Definitely not ideal since this will not work on Linux and will only run as fast as Microsoft Word can open, convert, and save them. But it works.

ypanagis t1_j2nkyk0 wrote on January 2, 2023 at 5:43 PM

I was about to propose the same. For those who are interested, this seems to work for MacOS, too, but Windows is definitely a goto. A VBA script can also come in handy, for someone to get several PDFs, open them from Word and save as TXT.

cm_34978 OP t1_j2nsi8g wrote on January 2, 2023 at 6:31 PM

Definitely. With windows, you get the advantage of the win32com library whereas with MacOS, you need need to play with AppleScript, which (in my hands) can be brittle and finicky.

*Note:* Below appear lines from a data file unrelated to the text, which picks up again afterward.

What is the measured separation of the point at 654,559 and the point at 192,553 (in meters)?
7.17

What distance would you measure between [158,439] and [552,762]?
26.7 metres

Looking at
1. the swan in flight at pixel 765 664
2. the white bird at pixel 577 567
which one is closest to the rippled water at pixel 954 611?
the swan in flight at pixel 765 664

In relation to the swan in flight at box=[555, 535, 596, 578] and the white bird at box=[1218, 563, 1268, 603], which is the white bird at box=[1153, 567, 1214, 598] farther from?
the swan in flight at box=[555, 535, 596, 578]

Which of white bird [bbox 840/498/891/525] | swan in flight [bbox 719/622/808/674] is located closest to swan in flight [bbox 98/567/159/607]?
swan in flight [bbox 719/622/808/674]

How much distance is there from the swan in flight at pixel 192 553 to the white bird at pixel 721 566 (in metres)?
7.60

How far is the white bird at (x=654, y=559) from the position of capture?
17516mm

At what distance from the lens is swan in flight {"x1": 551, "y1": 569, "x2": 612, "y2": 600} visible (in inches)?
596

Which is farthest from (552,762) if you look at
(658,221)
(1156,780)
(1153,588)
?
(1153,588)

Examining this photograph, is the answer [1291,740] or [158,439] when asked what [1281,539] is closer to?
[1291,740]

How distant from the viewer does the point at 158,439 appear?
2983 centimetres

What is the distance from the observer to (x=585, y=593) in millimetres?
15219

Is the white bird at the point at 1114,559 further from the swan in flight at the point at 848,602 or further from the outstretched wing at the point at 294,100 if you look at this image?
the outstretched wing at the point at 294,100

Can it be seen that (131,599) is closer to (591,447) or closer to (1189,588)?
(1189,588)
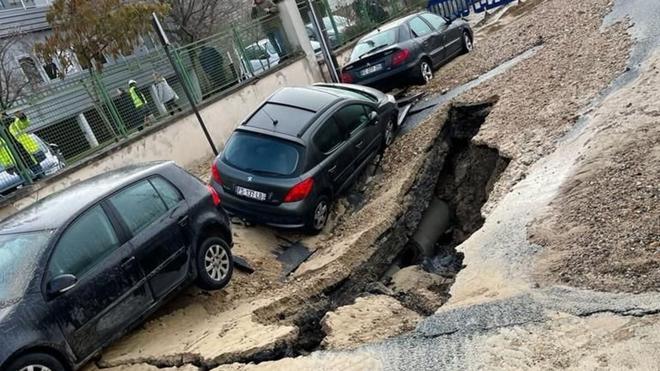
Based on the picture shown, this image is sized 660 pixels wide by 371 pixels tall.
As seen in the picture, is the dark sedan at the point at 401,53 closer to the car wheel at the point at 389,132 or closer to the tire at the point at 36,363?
the car wheel at the point at 389,132

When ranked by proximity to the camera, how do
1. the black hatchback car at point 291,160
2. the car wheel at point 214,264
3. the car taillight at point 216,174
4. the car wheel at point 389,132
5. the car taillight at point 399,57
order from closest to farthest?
the car wheel at point 214,264 → the black hatchback car at point 291,160 → the car taillight at point 216,174 → the car wheel at point 389,132 → the car taillight at point 399,57

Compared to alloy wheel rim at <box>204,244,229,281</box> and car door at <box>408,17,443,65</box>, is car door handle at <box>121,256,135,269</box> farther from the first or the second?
car door at <box>408,17,443,65</box>

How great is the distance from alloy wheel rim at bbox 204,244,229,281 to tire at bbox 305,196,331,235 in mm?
1750

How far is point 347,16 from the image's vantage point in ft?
64.8

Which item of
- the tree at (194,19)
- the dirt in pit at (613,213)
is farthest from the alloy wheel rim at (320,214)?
the tree at (194,19)

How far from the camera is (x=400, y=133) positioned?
1111cm

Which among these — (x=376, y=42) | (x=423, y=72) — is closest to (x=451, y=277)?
(x=423, y=72)

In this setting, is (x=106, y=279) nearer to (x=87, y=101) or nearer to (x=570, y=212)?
(x=570, y=212)

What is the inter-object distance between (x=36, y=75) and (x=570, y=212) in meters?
20.2

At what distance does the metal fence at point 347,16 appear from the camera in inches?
731

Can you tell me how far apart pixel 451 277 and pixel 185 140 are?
8.38 m

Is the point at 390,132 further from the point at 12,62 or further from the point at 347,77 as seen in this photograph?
the point at 12,62

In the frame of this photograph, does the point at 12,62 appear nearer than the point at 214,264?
No

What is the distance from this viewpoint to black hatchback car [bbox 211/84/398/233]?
8398 mm
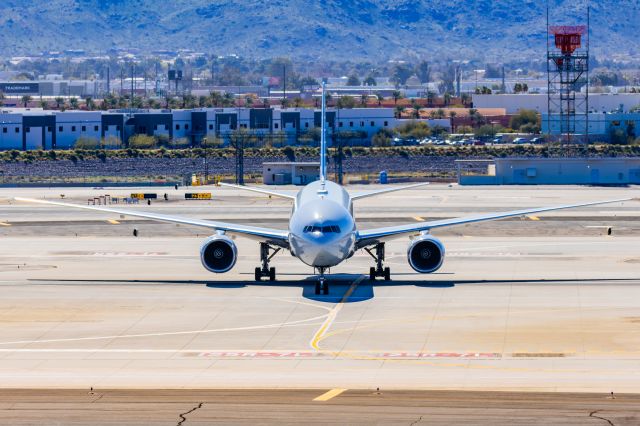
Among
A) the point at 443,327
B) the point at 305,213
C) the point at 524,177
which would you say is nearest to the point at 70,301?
the point at 305,213

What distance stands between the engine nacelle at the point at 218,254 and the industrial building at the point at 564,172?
89364 millimetres

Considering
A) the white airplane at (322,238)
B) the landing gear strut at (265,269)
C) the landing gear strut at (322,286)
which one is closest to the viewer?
the white airplane at (322,238)

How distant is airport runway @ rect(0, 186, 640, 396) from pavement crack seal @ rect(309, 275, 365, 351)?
0.48 ft

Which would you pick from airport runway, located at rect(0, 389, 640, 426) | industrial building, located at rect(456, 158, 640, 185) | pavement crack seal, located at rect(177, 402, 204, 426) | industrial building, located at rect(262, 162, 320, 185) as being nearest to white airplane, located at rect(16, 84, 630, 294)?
airport runway, located at rect(0, 389, 640, 426)

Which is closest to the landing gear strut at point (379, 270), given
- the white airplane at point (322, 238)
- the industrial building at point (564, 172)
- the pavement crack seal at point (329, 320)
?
the white airplane at point (322, 238)

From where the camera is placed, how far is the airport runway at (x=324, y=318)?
42906 millimetres

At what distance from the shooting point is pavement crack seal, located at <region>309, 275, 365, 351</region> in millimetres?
49312

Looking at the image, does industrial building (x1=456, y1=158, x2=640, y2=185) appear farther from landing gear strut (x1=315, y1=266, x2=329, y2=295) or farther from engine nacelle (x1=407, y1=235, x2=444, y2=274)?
landing gear strut (x1=315, y1=266, x2=329, y2=295)

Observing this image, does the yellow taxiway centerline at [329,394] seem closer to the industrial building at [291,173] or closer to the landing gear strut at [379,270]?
the landing gear strut at [379,270]

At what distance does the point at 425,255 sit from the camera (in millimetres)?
63594

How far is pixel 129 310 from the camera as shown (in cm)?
5644

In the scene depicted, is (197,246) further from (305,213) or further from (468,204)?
(468,204)

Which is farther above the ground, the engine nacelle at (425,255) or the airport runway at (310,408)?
the engine nacelle at (425,255)

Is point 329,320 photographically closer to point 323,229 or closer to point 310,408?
point 323,229
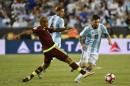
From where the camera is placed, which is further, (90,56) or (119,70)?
(119,70)

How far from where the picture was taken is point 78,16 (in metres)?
31.7

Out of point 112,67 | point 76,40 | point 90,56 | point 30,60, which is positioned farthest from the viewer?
point 76,40

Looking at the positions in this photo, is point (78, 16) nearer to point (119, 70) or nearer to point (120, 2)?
point (120, 2)

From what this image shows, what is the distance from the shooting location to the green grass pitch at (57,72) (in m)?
16.7

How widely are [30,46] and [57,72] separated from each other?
10.1m

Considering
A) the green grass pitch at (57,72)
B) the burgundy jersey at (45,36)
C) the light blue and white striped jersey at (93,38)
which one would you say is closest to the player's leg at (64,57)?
the burgundy jersey at (45,36)

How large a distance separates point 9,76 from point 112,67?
5.28 meters

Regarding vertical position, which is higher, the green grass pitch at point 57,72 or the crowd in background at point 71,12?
the crowd in background at point 71,12

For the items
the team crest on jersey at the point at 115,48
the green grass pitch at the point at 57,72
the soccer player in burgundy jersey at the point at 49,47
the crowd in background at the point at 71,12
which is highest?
the crowd in background at the point at 71,12

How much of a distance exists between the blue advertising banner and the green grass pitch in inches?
66.1

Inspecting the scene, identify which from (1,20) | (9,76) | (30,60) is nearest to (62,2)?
(1,20)

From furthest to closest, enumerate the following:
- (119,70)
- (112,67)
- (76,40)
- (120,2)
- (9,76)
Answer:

ai-lover t1_j2m5u8s wrote on January 2, 2023 at 9:57 AM

You can use a PDF parsing library: There are several libraries available that can help you extract text and data from PDF documents. Some popular ones include pdfminer, PyPDF2, and PDFMiner.

niszozz t1_j2nf8j2 wrote on January 2, 2023 at 5:06 PM

I believe we can open pdfs through Google docs and save as a doc file

marineman4808ny t1_j2nfe7m wrote on January 2, 2023 at 5:07 PM

pdfminer, PyPDF2, and PDFMiner.

[deleted] t1_j31awa1 wrote on January 5, 2023 at 10:57 AM

[removed]

[deleted] t1_j2lv15a wrote on January 2, 2023 at 7:32 AM

[deleted]

Terrible-List-1653 t1_j2lhtzw wrote on January 2, 2023 at 5:07 AM

Hoorah! I’ve been testing this across a few sectors that I have 0 experience in. My “experiment” is to see how well AI can answer questions in a group chat with professionals in their field. As an artist/director/entrepreneur, myself and the people I work with are been effected in real-time…wondering what the effect is in other sectors.

30katz t1_j2n9hpj wrote on January 2, 2023 at 4:27 PM

Dude, stop. No one needs more garbage information. We can use ChatGPT and Google without your help. You’re not being an AI entrepreneur by spamming ChatGPT responses.

[deleted] t1_j2lbha5 wrote on January 2, 2023 at 4:11 AM

[removed]

avatarOfIndifference t1_j2lhflc wrote on January 2, 2023 at 5:03 AM

This is definitely a chatGPT response

Disastrous_Elk_6375 t1_j2m49ih wrote on January 2, 2023 at 9:36 AM

Oh yeah. "There are several", "some of the most ... include", "it may be necessary", "overall the best approach" are 100% markers of chatgpt that I've seen in most answers that I got.